T. Annelise Nguyen described her "Eye of the Storm" image, for instance, as depicting "where cell-to-cell communication proteins occur in human breast cancer tissue. The patient's tumor sample was labeled to show proteins of interest relating to cell-to-cell communication. Green labels Connexin protein, red labels Protein Kinase C, and blue labels nuclei. The intensity of each color provides a landscape of protein expression."

"It’s interesting to see the language of another perspective used in contemporary art," Dziedzic says. "A lot of times, some of the ways we describe contemporary artwork can also be pretty dense in terms of the intensity of the language. But it’s also nice to be able to be prompted by the language of another profession, and be interested in going off and doing your own research into what that might mean."

The titles of the work, she notes, incorporate scientific perspective "but also interject that poetic side of the way the artist is thinking about the image."

That's clear in "Two Hearts," Tim Domeier's multi-photon flourescence image from a mouse heart showing blood vessels in red and heart muscle cells as blue.

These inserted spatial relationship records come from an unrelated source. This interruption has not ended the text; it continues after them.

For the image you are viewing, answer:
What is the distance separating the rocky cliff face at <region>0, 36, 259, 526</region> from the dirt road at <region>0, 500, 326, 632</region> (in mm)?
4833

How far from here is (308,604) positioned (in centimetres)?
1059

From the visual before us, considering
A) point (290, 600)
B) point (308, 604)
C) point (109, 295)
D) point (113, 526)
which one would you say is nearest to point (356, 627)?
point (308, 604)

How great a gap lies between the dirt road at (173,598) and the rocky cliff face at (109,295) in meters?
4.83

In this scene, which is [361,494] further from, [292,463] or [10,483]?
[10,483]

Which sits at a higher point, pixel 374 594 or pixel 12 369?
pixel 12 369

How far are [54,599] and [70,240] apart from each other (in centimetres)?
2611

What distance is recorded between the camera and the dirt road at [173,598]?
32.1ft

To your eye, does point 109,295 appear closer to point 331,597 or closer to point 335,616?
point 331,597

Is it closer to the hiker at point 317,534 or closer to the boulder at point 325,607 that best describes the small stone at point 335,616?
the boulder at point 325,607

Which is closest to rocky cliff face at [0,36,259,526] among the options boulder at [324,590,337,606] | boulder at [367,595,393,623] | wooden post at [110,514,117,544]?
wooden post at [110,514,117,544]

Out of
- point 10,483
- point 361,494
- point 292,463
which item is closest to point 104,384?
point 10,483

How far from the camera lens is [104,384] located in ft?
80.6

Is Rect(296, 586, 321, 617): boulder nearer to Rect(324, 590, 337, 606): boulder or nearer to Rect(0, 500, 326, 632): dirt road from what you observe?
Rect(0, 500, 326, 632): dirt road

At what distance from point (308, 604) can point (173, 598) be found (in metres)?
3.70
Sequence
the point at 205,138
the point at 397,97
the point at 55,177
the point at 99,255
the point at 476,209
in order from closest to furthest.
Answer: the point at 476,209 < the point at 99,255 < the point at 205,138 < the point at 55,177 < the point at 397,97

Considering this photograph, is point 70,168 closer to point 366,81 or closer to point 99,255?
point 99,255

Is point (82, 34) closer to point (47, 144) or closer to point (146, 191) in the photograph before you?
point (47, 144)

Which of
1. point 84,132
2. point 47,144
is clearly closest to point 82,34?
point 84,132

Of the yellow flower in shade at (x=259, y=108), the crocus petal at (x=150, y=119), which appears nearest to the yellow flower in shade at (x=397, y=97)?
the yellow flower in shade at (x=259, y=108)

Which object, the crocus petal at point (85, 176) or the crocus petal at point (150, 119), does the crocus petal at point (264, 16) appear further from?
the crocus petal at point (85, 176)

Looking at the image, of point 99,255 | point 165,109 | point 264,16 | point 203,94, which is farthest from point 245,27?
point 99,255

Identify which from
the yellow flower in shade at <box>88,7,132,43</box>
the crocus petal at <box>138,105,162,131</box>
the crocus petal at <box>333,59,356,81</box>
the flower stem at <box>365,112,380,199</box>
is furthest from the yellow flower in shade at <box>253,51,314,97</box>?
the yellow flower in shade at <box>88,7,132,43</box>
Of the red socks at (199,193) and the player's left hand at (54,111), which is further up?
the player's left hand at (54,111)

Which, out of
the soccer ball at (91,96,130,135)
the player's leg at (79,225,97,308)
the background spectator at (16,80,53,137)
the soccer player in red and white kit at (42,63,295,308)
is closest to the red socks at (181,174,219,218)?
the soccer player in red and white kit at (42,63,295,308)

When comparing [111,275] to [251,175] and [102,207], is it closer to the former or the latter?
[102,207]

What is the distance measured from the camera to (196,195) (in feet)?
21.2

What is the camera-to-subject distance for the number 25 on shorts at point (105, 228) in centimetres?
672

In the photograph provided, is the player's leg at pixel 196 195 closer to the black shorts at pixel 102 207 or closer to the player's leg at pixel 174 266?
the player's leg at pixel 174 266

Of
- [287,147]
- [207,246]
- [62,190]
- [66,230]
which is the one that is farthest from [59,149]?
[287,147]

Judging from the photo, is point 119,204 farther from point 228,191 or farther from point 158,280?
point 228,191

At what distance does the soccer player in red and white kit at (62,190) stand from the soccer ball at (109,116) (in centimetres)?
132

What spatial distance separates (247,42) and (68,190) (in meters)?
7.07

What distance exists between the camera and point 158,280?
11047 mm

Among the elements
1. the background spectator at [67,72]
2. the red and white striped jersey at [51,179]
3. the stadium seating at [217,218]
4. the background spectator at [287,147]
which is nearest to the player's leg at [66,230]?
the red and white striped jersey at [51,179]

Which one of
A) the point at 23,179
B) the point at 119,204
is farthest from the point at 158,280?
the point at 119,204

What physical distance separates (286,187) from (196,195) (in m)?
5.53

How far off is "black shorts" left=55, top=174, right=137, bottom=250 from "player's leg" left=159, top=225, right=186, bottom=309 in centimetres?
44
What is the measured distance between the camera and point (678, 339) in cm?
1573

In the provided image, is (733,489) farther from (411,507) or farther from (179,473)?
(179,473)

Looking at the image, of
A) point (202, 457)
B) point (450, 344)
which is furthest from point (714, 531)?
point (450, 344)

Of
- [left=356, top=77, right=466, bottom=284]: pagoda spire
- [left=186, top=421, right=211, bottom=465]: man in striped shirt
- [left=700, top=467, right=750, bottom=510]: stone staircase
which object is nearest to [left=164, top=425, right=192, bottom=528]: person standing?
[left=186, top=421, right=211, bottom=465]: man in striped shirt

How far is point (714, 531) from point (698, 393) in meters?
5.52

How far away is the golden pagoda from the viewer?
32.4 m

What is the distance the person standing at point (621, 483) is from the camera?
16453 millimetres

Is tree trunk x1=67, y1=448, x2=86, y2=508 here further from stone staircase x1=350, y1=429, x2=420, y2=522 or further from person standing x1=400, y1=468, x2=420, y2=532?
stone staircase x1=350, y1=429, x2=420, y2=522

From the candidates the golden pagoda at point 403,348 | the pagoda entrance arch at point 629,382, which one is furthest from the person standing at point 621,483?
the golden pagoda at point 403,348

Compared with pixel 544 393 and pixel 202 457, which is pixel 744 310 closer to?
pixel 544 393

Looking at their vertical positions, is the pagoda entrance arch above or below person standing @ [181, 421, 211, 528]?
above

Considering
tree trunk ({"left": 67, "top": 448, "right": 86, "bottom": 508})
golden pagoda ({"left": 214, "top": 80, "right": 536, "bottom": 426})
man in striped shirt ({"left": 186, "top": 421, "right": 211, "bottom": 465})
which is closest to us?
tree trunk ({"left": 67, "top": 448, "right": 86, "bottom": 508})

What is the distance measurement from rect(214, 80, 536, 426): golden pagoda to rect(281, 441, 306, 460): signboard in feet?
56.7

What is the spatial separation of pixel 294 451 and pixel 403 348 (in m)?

'Two Hearts,' an image from a confocal laser scanning microscope by Tim Domeier of the department of medical pharmacology and physiology at the University of Missouri-Columbia.
Credit Courtesy Kansas City Area Life Sciences Institute

"In this particular image, the blood vessels naturally made a heart shape — a heart within a heart," Domeier notes in the wall label.

After the exhibit closes, the art will be auctioned at the KCALSI annual dinner on September 22, with proceeds benefiting STEAM education programs around the community, including at the Kemper.

"We're thrilled to be part of this and chosen to be a partner," says Don Schreiner, the Kemper's director of development. "The show really bridges the gap between science and art in a compelling way."

Science to Art, through September 12 at the Kemper Museum of Contemporary Art's Kemper East location, 4420 Warwick Boulevard, Kansas City, Missouri, 816-753-5784.